▸ **EXERCISE INSTRUCTIONS**: The response must consist of the records below, copied exactly.

(EXERCISE MATERIAL Opens)

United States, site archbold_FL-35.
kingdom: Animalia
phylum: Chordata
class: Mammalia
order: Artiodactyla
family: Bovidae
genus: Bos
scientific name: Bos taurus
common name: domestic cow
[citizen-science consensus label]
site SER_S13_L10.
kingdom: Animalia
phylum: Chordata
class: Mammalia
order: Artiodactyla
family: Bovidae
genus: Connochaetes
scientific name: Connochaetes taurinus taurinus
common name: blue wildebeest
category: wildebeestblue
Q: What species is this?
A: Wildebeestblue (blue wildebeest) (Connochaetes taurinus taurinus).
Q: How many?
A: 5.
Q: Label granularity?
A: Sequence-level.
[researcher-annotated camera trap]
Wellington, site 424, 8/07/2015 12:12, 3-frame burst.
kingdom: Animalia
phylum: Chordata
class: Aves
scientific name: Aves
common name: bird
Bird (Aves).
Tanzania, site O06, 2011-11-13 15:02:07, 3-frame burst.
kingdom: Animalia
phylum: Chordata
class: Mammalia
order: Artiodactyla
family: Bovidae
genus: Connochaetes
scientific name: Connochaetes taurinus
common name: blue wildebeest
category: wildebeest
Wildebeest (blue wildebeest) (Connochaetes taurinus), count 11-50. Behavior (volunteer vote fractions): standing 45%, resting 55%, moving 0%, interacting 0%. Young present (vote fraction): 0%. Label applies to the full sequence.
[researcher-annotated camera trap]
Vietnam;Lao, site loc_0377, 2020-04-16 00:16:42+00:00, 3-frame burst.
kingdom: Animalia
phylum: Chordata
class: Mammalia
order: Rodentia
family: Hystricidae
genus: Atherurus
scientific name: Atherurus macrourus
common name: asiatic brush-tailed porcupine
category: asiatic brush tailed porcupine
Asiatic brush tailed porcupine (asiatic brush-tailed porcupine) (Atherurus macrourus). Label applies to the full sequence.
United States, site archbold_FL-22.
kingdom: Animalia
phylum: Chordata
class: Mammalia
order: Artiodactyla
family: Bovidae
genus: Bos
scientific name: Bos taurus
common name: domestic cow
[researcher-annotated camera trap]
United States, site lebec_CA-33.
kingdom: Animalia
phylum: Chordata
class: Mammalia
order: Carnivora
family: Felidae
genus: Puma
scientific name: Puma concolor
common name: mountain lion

(EXERCISE MATERIAL Closes)

▸ **COMPLETED TASK**:
United States, site archbold_FL-35.
kingdom: Animalia
phylum: Chordata
class: Mammalia
order: Artiodactyla
family: Bovidae
genus: Bos
scientific name: Bos taurus
common name: domestic cow
[citizen-science consensus label]
site SER_S13_L10.
kingdom: Animalia
phylum: Chordata
class: Mammalia
order: Artiodactyla
family: Bovidae
genus: Connochaetes
scientific name: Connochaetes taurinus taurinus
common name: blue wildebeest
category: wildebeestblue
Q: What species is this?
A: Wildebeestblue (blue wildebeest) (Connochaetes taurinus taurinus).
Q: How many?
A: 5.
Q: Label granularity?
A: Sequence-level.
[researcher-annotated camera trap]
Wellington, site 424, 8/07/2015 12:12, 3-frame burst.
kingdom: Animalia
phylum: Chordata
class: Aves
scientific name: Aves
common name: bird
Bird (Aves).
Tanzania, site O06, 2011-11-13 15:02:07, 3-frame burst.
kingdom: Animalia
phylum: Chordata
class: Mammalia
order: Artiodactyla
family: Bovidae
genus: Connochaetes
scientific name: Connochaetes taurinus
common name: blue wildebeest
category: wildebeest
Wildebeest (blue wildebeest) (Connochaetes taurinus), count 11-50. Behavior (volunteer vote fractions): standing 45%, resting 55%, moving 0%, interacting 0%. Young present (vote fraction): 0%. Label applies to the full sequence.
[researcher-annotated camera trap]
Vietnam;Lao, site loc_0377, 2020-04-16 00:16:42+00:00, 3-frame burst.
kingdom: Animalia
phylum: Chordata
class: Mammalia
order: Rodentia
family: Hystricidae
genus: Atherurus
scientific name: Atherurus macrourus
common name: asiatic brush-tailed porcupine
category: asiatic brush tailed porcupine
Asiatic brush tailed porcupine (asiatic brush-tailed porcupine) (Atherurus macrourus). Label applies to the full sequence.
United States, site archbold_FL-22.
kingdom: Animalia
phylum: Chordata
class: Mammalia
order: Artiodactyla
family: Bovidae
genus: Bos
scientific name: Bos taurus
common name: domestic cow
[researcher-annotated camera trap]
United States, site lebec_CA-33.
kingdom: Animalia
phylum: Chordata
class: Mammalia
order: Carnivora
family: Felidae
genus: Puma
scientific name: Puma concolor
common name: mountain lion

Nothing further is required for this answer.